===== TEXTE À LIRE
L’article L.121-1 du Code de la consommation pose un principe général d’interdiction des pratiques commerciales déloyales et retient leur caractère déloyal lorsqu’elles sont « contraire[s] aux exigences de la diligence professionnelle et qu’elle[s] altère[nt] ou [sont] susceptible[s] d’altérer de manière substantielle le comportement économique du consommateur normalement informé et raisonnablement attentif et avisé, à l’égard d’un bien ou d’un service. »
Définition et origine
La notion de pratique commerciale est issue de la directive européenne n° 2005-29 du 11 mai 2005 relative aux pratiques commerciales déloyales des entreprises vis-à-vis des consommateurs. Elle est définie comme « toute action, omission, conduite, démarche ou communication commerciale, y compris la publicité et le marketing, de la part d’un professionnel, en relation directe avec la promotion, la vente ou la fourniture d’un produit au consommateur ». Le produit peut être de toute nature et remis à titre gratuit ou à titre onéreux. Cette directive a été transposée en droit français par la loi n° 2008-3 du 3 janvier 2008 pour le développement de la concurrence au service des consommateurs, dite « loi Chatel« .
Selon les dispositions de l’article L121-1 du Code de la consommation, une opération possède un caractère déloyal si deux conditions sont réunies :
- Elle est contraire aux exigences de la diligence professionnelle : la diligence professionnelle désigne le niveau de compétence spécialisée et de soins dont le professionnel est raisonnablement censé faire preuve vis-à-vis du consommateur, conformément aux pratiques de marché honnête et/ou au principe général de bonne foi dans son domaine d’activité ;
- Elle altère ou est susceptible d’altérer de manière substantielle le comportement économique du consommateur à l’égard d’un bien ou d’un service. Cela signifie qu’elle compromet sensiblement l’aptitude du consommateur à prendre une décision en connaissance de cause et l’amenant par conséquent à prendre une décision commerciale qu’il n’aurait pas prise autrement.
Pour apprécier le caractère déloyal d’une pratique, on se réfère à un consommateur moyen, sauf si cette pratique vise une catégorie particulière de consommateurs ou un groupe de consommateurs vulnérables en raison d’une infirmité mentale ou physique, de leur âge ou de leur crédulité, dans ce cas, on prend en compte la capacité moyenne de discernement de la catégorie ou du groupe.
La directive européenne de 2005 prévoit une protection de ces pratiques commerciales déloyales uniquement à l’égard des consommateurs. Lors de sa transposition en droit interne, le législateur français a fait le choix d’élargir le champ d’application de cette protection aux professionnels et non professionnels.
==========
EXERCICE:
Rédigez la suite du texte sur les pratiques commerciales déloyales, en reprenant juste après sa dernière phrase. Les enregistrements qui suivent sont sans rapport avec le texte.
===== EXTRAITS DE DONNÉES
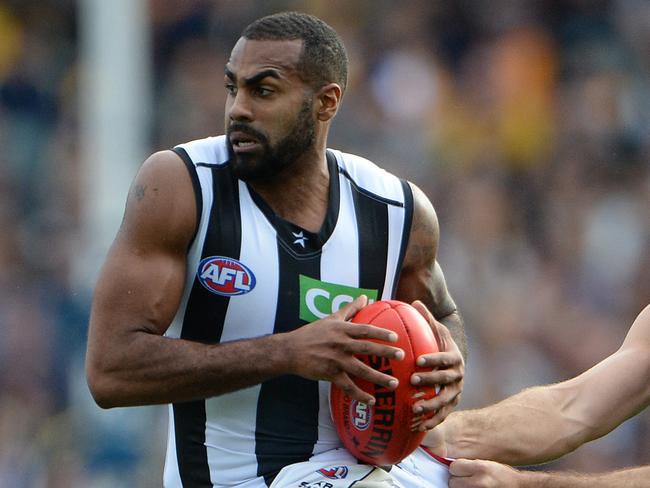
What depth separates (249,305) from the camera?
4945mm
==========
===== EXTRAITS DE DONNÉES
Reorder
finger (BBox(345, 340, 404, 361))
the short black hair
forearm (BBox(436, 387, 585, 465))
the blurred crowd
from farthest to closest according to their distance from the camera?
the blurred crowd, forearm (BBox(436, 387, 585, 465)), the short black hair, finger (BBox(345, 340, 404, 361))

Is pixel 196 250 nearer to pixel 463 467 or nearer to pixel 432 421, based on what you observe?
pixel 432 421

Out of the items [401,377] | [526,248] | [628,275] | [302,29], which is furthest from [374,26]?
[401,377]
==========
RÉPONSE ATTENDUE:
Un consommateur est « toute personne physique qui agit à des fins qui n’entrent pas dans le cadre de son activité commerciale, industrielle, artisanale, libérale ou agricole. » Le non-professionnel est définie comme « toute personne morale qui n’agit pas à des fins professionnelles. »
Les pratiques commerciales déloyales sont de 2 sortes :
- Les pratiques commerciales trompeuses (art L. 121-2 à L. 121-4 du Code de la consommation)
- Les pratiques commerciales agressives (art L.121-6 et L.121-7 du Code de la consommation)
Pratiques commerciales trompeuses
Une liste de 22 pratiques commerciales déloyales trompeuses a été établie au niveau européen et transposée en droit français à l’article L.121-4. Ces dernières sont irréfragablement présumées trompeuses en toute circonstance, c’est-à-dire sans qu’il soit nécessaire d’évaluer leur caractère déloyal. Ainsi, si la pratique commerciale en cause correspond à la description d’une pratique insérée dans cette liste, elle doit nécessairement être condamnée.
Par exemple :
- le fait pour un professionnel de déclarer ou de donner l’impression que la vente d’un produit ou la fourniture d’un service est licite alors qu’elle ne l’est pas,
- le fait d’affirmer, dans le cadre d’une pratique commerciale, qu’un concours est organisé ou qu’un prix peut être engagé sans attribuer les prix décrits ou un équivalent raisonnable.
Dans un arrêt du 16 avril 2015, la Cour de Justice de l’Union Européenne (CJUE) a affirmé qu’une pratique commerciale trompeuse peut être caractérisée même si les faits ne se sont produits qu’une seule fois et à l’égard d’un seul consommateur.
Pour déterminer l’infraction, on ne cherche pas forcément l’intention de tromper ou la mauvaise foi, une faute d’imprudence suffit.
Ces pratiques commerciales trompeuses peuvent être exercées par action ou par omission, étant précisé qu’il s’agit bien de pratiques de nature commerciale donc cette réglementation ne peut être appliquée à d’autres cas particuliers.
- Par action
Les victimes peuvent être des consommateurs ou des professionnels.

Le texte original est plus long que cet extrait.